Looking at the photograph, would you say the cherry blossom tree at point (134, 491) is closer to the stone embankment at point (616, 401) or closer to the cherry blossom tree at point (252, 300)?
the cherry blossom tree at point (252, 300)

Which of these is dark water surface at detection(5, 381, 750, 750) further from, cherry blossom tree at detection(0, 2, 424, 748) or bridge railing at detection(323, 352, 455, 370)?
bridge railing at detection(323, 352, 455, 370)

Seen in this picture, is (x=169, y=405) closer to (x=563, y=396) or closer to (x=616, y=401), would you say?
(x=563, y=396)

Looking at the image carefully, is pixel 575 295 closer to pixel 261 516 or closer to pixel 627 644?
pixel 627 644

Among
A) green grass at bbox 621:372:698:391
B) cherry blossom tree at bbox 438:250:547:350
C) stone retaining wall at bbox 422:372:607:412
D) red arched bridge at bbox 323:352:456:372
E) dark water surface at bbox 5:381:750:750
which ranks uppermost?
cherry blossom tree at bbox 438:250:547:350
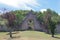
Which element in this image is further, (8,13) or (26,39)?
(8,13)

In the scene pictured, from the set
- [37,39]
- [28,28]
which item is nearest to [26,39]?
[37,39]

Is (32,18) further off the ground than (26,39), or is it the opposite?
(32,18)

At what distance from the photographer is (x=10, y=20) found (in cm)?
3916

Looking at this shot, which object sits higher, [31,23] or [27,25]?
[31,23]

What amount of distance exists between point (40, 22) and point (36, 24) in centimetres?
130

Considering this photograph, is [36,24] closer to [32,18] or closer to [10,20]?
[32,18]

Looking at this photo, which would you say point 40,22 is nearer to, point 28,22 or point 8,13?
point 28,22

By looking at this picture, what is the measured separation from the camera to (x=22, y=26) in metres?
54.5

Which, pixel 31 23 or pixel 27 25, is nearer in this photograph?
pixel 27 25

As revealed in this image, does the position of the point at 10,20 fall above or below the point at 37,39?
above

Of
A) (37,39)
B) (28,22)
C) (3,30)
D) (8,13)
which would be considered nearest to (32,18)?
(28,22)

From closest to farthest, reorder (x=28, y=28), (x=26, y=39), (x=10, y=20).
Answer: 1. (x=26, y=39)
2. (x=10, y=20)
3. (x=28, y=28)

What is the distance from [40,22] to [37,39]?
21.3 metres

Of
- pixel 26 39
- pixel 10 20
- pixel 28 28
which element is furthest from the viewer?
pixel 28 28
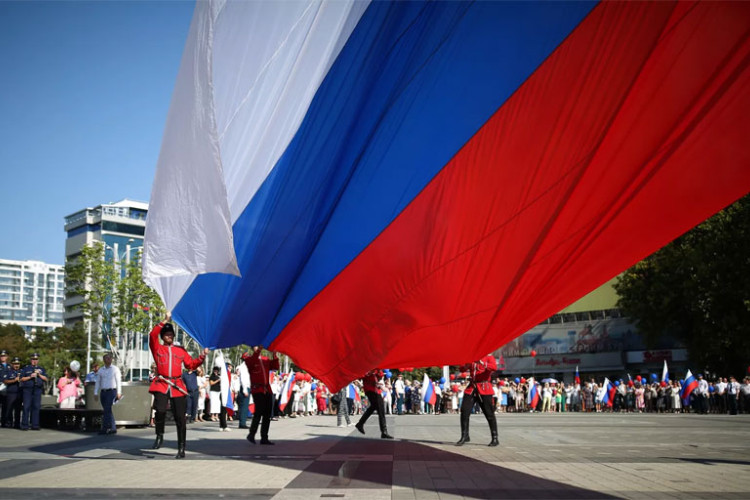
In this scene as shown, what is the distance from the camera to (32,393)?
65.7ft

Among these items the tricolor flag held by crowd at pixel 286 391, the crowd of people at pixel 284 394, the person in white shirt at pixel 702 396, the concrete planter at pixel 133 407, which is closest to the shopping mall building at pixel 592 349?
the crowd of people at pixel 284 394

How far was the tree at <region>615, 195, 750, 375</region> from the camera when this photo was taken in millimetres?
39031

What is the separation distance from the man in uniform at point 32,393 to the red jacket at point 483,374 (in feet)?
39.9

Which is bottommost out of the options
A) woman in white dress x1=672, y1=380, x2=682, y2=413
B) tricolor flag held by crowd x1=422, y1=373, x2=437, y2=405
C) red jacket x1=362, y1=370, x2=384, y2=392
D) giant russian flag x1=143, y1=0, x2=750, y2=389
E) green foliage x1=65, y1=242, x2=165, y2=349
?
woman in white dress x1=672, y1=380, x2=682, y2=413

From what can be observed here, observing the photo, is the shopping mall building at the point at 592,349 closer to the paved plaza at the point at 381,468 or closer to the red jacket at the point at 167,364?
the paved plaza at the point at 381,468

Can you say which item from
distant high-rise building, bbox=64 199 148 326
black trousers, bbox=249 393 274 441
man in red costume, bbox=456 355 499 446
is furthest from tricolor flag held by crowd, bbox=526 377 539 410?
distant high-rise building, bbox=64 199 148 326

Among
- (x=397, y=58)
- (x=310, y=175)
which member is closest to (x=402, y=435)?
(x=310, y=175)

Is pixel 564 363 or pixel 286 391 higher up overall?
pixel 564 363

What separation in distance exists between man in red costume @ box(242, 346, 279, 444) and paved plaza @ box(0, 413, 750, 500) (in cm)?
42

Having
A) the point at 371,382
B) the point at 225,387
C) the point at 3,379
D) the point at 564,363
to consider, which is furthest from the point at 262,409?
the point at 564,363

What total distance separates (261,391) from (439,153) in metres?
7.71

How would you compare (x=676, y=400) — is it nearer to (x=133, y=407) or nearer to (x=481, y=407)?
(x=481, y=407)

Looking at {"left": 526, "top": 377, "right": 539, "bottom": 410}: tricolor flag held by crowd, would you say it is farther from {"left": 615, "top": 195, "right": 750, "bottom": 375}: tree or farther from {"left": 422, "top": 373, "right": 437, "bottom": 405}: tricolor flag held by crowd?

——————————

Every entry above should be duplicated exactly. Do not include the images.

Looking at the photograph, would you say the cherry blossom tree at point (134, 491) is closer to the stone embankment at point (616, 401) or closer to the cherry blossom tree at point (252, 300)?
the cherry blossom tree at point (252, 300)

Which of these is dark water surface at detection(5, 381, 750, 750) further from, cherry blossom tree at detection(0, 2, 424, 748) or bridge railing at detection(323, 352, 455, 370)?
bridge railing at detection(323, 352, 455, 370)

Seen in this picture, is (x=169, y=405) closer to (x=563, y=396) or closer to (x=616, y=401), would you say?
(x=563, y=396)

Looking at the image carefully, is pixel 575 295 closer to pixel 261 516 or closer to pixel 627 644?
pixel 627 644

Among
A) green grass at bbox 621:372:698:391
B) cherry blossom tree at bbox 438:250:547:350
C) stone retaining wall at bbox 422:372:607:412
D) red arched bridge at bbox 323:352:456:372
E) dark water surface at bbox 5:381:750:750
which ranks uppermost?
cherry blossom tree at bbox 438:250:547:350
Which element in this image is further, (8,13) or (26,39)?
(8,13)

In the scene pictured, from the set
- [37,39]
- [28,28]
which item is nearest to [26,39]?
[37,39]

Is (32,18) further off the ground than (26,39), or is it the opposite?
(32,18)

At what distance from the photographer is (x=10, y=20) found (in cm)?
3916

Looking at this shot, which object sits higher, [31,23] or [27,25]?
[31,23]

What amount of distance exists between point (40, 22) and point (36, 24) in centimetres?
130

Considering this photograph, is [36,24] closer to [32,18] or closer to [10,20]?
[32,18]

Looking at this photo, which would you say point 40,22 is nearer to, point 28,22 or point 8,13?
point 28,22

By looking at this picture, what is the measured separation from the camera to (x=22, y=26) in metres?
54.5

Which, pixel 31 23 or pixel 27 25, is nearer in this photograph?
pixel 27 25

As revealed in this image, does the position of the point at 10,20 fall above or below the point at 37,39?
above

Of
A) (37,39)
B) (28,22)
C) (3,30)
D) (8,13)
which would be considered nearest to (32,18)?
(28,22)

From closest to farthest, reorder (x=28, y=28), (x=26, y=39), (x=10, y=20).
Answer: 1. (x=26, y=39)
2. (x=10, y=20)
3. (x=28, y=28)

What is the distance from [40,22] to [37,39]?
21.3 metres

Of
- pixel 26 39
- pixel 10 20
- pixel 28 28
which element is furthest from the viewer?
pixel 28 28
In this scene as shown, what is the distance from the camera to (32,393)?
65.7ft

Among these items the tricolor flag held by crowd at pixel 286 391, the crowd of people at pixel 284 394, the person in white shirt at pixel 702 396, the concrete planter at pixel 133 407, which is closest to the shopping mall building at pixel 592 349?
the crowd of people at pixel 284 394

How far was the tree at <region>615, 195, 750, 375</region> from the camera when this photo was taken in millimetres?
39031

What is the separation distance from the man in uniform at point 32,393 to the red jacket at point 483,374 (in feet)?
39.9

Which is bottommost out of the options
A) woman in white dress x1=672, y1=380, x2=682, y2=413
B) tricolor flag held by crowd x1=422, y1=373, x2=437, y2=405
C) red jacket x1=362, y1=370, x2=384, y2=392
D) giant russian flag x1=143, y1=0, x2=750, y2=389
E) green foliage x1=65, y1=242, x2=165, y2=349
?
woman in white dress x1=672, y1=380, x2=682, y2=413

From what can be observed here, observing the photo, is the shopping mall building at the point at 592,349 closer to the paved plaza at the point at 381,468 or closer to the red jacket at the point at 167,364?
the paved plaza at the point at 381,468

Can you say which item from
distant high-rise building, bbox=64 199 148 326
black trousers, bbox=249 393 274 441
man in red costume, bbox=456 355 499 446
is furthest from tricolor flag held by crowd, bbox=526 377 539 410?
distant high-rise building, bbox=64 199 148 326

Among
- (x=397, y=58)
- (x=310, y=175)
which member is closest to (x=402, y=435)?
(x=310, y=175)

Is pixel 564 363 or pixel 286 391 higher up overall?
pixel 564 363

What separation in distance exists between man in red costume @ box(242, 346, 279, 444) and paved plaza @ box(0, 413, 750, 500) (in cm)?
42

Having
A) the point at 371,382
B) the point at 225,387
C) the point at 3,379
D) the point at 564,363
to consider, which is furthest from the point at 262,409?
the point at 564,363

What total distance separates (261,391) from (439,153) in metres?
7.71

How would you compare (x=676, y=400) — is it nearer to (x=133, y=407) or nearer to (x=481, y=407)?
(x=481, y=407)

Looking at {"left": 526, "top": 377, "right": 539, "bottom": 410}: tricolor flag held by crowd, would you say it is farther from {"left": 615, "top": 195, "right": 750, "bottom": 375}: tree or farther from {"left": 422, "top": 373, "right": 437, "bottom": 405}: tricolor flag held by crowd?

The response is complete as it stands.